"We can at least die together," Elinor murmured, "and it may be soon."
"But perhaps we sha'n't die," Cecil whispered consolingly. "Thou knowst to-day is the festival of Candlemas. I remember, when we were gathering the greens and taking them down from the chapel last night, some one bade me see that no leaf was neglected, for as many as I left, so many goblins should I see. And so I went back and picked up the very last, and then Father White blessed two great candles and gave them me and bade me burn them on the shrine of St. Michael, because he was my patron saint and I was born on his day."
"And didst thou?"
"Ay, Mother, when I came home and saw the image in my room,—thou knowst the one of the saint, with his foot on the devil's head,—I thought, for safety's sake, I would offer one to the devil, too, for who knew when it might come his turn to befriend one. Now I will go in and light the candles, and I will pray to Michael and beg him to come and set his foot on Dick Ingle's neck. Ingle must look a deal like Lucifer; and Michael—Mother, dost not think Michael must look rather like Master Neville?"
Elinor started as if a bandage had been torn from some hidden wound. She gave a little gasp; but the nearer trampling of feet called her thoughts back to the pressing needs of the present moment. In truth, they were urgent. Already the fighting mob was surging through highway and byway lighted by the glare of the burning church. They fought, not like an army, but in little detached groups, without order or leadership. Here the enemy gained ground, here the townsfolk.
What was this the men were bearing to her door? Her heart sank as she recognized Giles Brent.

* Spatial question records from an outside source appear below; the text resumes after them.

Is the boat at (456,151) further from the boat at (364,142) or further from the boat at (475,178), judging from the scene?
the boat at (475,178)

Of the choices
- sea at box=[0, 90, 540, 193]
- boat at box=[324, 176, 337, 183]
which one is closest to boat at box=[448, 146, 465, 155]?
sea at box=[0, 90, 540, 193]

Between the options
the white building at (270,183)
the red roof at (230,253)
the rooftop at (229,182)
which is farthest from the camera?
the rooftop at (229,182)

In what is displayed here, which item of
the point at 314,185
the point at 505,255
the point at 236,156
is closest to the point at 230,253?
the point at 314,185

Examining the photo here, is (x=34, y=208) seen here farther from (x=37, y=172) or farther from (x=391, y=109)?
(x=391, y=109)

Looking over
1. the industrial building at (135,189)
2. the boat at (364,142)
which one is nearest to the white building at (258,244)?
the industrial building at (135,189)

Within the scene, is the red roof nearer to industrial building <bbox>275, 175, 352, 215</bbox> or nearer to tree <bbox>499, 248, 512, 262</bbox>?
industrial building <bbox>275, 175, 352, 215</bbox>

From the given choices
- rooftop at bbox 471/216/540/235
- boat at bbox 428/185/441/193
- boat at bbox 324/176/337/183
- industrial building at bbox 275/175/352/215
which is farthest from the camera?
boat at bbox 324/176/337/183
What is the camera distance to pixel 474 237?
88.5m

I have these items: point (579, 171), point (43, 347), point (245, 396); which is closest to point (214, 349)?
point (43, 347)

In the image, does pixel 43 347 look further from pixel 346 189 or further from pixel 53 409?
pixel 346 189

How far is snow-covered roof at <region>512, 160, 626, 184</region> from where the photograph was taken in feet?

"Oh, Giles! Cousin!—art thou hurt?"
"A scratch,—a mere scratch, on my honor;" but he whitened as he spoke.
"Bear him in," said Elinor to the two men on whose shoulders he was leaning, "bear him in, and I will make a bed ready for him."
As she watched the men following her bidding, her mind leaped back to the last time she had seen Brent,—the day when he told her of Neville's death, and when she had sworn never to own kinship or speak with him again till he took back his accusation. "I have broken my vow," she said to herself. "God forgive me! Yet not so much the breaking as the making."